Tags: #Ciencia ficcion, Infantil y juvenil, Intriga

BOOK: La tierra heredada 2 - Cosecha de esclavos
13.99Mb size Format: txt, pdf, ePub

Confiaba en Naughton, maldita sea.

Y quería lo que Naughton tenía. Se preguntó cómo sería dejar de ser Richie Coker durante una temporada, olvidarse de ser Richie Coker. Pasar a ser Travis. Que la gente respondiese ante él como lo hacían con Travis Naughton. La hippie, por ejemplo, Tilo, que en aquel instante estaba aferrada a Naughton, llorosa, derramando sus lágrimas sobre su piel, frotándose contra su cuerpo como lo haría con el suyo cada vez que le apeteciese, cuando quisiese, con solo decir una palabra. Menudo bajón. Si Richie fuese Travis, ella haría todo eso con él. Ojalá.

Y mientras las parejas se despedían y Richie y Mel hacían rancho aparte, Simon observó al grupo con creciente desprecio. Sus sórdidas relacioncitas. Su patético plan. ¿Realmente pensaba Travis que iba a funcionar? Seguramente. Creía saberlo todo. Pero no era así. Simon también sabía alguna que otra cosa.

Por ejemplo, que el momento de dar a conocer su nueva lealtad estaba cerca. Que el traidor Darion y todos los demás estaban condenados.

Hubiese sido fantástico dar un paseo rodeados por los árboles y el rumor de la naturaleza durante la primavera anterior; cálida, brillante, pacífica. Sin embargo, pensó Travis, el contexto lo era todo. En aquella ocasión no había habido ni enfermedad ni cosechadores. Entonces había ambos y el paisaje no le proporcionaba ninguna tranquilidad, por mucho que intentase relajarse.

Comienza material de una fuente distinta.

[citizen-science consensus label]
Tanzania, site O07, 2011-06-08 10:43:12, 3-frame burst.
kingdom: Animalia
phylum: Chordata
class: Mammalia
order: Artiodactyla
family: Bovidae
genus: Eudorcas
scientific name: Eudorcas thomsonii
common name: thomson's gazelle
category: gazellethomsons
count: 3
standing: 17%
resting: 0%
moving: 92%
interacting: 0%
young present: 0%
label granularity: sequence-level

Los tres adolescentes habían abandonado el Enclave horas atrás. A una distancia prudencial, el ojo vigía flotaba tras ellos, retransmitiendo cada detalle de su viaje al centro de seguimiento y comunicaciones del Enclave. Travis y Antony no iban precisamente despacio, pero Mel se dirigía en dirección a la colina Vernham a tal velocidad que parecía a punto de echar a correr, como si la persiguiesen.

—Mel, frena —dijo Travis, tras ella—. Tenemos que permanecer unidos. La idea es que nos capturen, no que nos separemos.

—Tranqui, si encuentro a los cosechadores pegaré un grito —respondió Mel, volviéndose hacia sus compañeros y caminando de espaldas—. Pero pensé que los Romeos querrían estar solos para intercambiar notitas sobre sus Julietas.

—Ahora mismo tenemos cosas más importantes en las que pensar que en nuestras relaciones —dijo Travis… y deseó que Tilo no se encontrase en ese momento en el centro de seguimiento y comunicaciones, escuchándolo.

—Los chicos no piensan en otra cosa que en relaciones, si sabes a lo que me refiero.

—Pues la verdad es que no y, francamente, no estoy seguro de querer. —Travis empezaba a preguntarse si haber incorporado a Mel al grupo no habría sido un error. Se comportaba de una manera extraña, despreocupada—. Tú no te alejes demasiado de nosotros, Mel.

—No te preocupes, solo soy una chica. Tarde o temprano necesitaré que me protejáis, machotes —dijo, sarcástica.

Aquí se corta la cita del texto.